一方、日本では全くその逆で、「御来迎(ごらいごう)」つまり、阿弥陀如来の出現とされました。虹色の光を背負う大きな人影が、後光が差す阿弥陀如来のように見え、縁起の良いものとして、とらえられたようです。
山岳愛好家の間では、登山中に出会ってみたい気象現象の1つとも言われています。


「ブロッケン現象」発生の仕組み

「ブロッケン現象」の発生の仕組みは、太陽や月の周りに虹色の環が見える光環と同じで、光の回折が関係しています。
太陽を背にした際、背後から光が差し込む影響で、自分の正面にある水滴や霧、雲の粒に当たった太陽の光が散乱されると、自分の人影が大きく映し出され、人影のまわりに幻想的な虹色の輪が発生します。
太陽の光は白っぽく見えますが、実は様々な色の光が集まっています。波長の長い方から赤、橙、黄、緑、青、藍、紫と7色あり、雲や霧などの小さな水滴の粒に当たると、屈折の角度の違いから7色の虹色に分けられます。
太陽の光が霧や雲の粒を回り込んで虹色に分けられることを回折と言います。「ブロッケン現象」は、山から見る場合は自分を起点に、飛行機から見る時は飛行機を起点に太陽が後ろから差し込んだ際に見られる現象なので、自分や飛行機を中心に虹色の環ができます。


「ブロッケン現象」 に出会えるタイミングは

山に登った時や飛行機に乗った時に条件が揃えば、ブロッケン現象に出会えるチャンスがあります。
太陽と反対側にブロッケン現象が発生するため、時間帯でいえば太陽高度の比較的低い朝や夕方が見られるチャンスが多くなります。山の場合は、自分より下の方に霧や雲を見下ろせば、昼前後でも見られることがあります。

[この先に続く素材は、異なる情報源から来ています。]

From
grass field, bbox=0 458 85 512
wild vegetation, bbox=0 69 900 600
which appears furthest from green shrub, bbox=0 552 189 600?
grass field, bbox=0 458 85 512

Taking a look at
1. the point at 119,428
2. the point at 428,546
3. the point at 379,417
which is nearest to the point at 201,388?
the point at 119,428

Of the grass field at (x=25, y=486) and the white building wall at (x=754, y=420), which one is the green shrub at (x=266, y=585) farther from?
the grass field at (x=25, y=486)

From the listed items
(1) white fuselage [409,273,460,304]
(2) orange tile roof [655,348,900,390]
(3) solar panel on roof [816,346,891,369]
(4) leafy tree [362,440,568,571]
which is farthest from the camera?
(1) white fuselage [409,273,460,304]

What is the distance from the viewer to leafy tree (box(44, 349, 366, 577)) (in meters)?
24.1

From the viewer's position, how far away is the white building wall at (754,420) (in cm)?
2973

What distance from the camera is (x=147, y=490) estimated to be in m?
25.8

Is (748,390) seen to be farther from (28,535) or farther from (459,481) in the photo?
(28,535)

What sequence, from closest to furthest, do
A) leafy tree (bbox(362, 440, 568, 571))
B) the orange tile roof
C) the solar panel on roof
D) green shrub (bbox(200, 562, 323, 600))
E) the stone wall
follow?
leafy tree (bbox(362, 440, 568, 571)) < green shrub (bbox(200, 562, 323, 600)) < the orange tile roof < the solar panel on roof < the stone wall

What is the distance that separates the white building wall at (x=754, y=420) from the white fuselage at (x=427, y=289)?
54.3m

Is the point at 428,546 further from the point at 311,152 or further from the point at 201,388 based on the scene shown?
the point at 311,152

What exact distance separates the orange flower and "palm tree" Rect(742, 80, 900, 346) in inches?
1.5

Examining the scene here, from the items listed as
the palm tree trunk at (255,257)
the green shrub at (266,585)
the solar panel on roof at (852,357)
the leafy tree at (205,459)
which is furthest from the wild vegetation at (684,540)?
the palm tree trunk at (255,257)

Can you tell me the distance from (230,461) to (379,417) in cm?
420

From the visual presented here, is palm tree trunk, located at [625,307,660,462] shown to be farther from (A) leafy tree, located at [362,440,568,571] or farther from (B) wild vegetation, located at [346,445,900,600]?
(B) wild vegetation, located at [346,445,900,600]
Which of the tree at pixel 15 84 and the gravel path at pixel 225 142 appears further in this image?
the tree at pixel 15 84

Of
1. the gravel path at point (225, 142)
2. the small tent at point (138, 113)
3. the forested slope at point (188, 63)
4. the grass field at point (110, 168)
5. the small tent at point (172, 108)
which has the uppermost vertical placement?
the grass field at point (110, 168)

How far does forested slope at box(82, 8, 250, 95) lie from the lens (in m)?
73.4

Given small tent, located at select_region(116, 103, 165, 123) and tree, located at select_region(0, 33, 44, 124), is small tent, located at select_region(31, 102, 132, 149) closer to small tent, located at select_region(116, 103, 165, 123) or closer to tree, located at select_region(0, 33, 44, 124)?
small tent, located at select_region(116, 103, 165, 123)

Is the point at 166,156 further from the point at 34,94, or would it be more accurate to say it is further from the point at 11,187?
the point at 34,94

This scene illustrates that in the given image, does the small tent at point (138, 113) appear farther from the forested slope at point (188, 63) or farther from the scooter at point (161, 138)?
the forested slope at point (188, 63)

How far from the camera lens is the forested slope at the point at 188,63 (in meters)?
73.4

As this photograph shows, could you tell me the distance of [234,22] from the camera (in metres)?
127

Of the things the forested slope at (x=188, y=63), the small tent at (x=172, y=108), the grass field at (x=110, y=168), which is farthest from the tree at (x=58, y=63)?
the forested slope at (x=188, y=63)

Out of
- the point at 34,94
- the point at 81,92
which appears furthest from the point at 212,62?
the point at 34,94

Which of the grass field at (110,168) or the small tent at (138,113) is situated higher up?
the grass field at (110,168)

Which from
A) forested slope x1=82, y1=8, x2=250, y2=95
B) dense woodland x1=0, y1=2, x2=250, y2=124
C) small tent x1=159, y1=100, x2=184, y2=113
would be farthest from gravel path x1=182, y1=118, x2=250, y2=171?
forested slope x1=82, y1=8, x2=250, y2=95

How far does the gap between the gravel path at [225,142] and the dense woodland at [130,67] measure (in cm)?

また、川でもブロッケン現象が発生することがあります。福島県南会津郡を流れる只見川では、夏季に田子倉発電所近くの只見川の橋に立つとブロッケン現象がみられることがあります。只見川の冷たい水面に川霧が立つことによりブロッケン現象が発生し、条件が揃えば日本の色々な川など、平地でも見られることがあるようです。
是非、これらの条件を覚えておいて、登山や旅行などの際にブロッケン現象に出会ってみてください。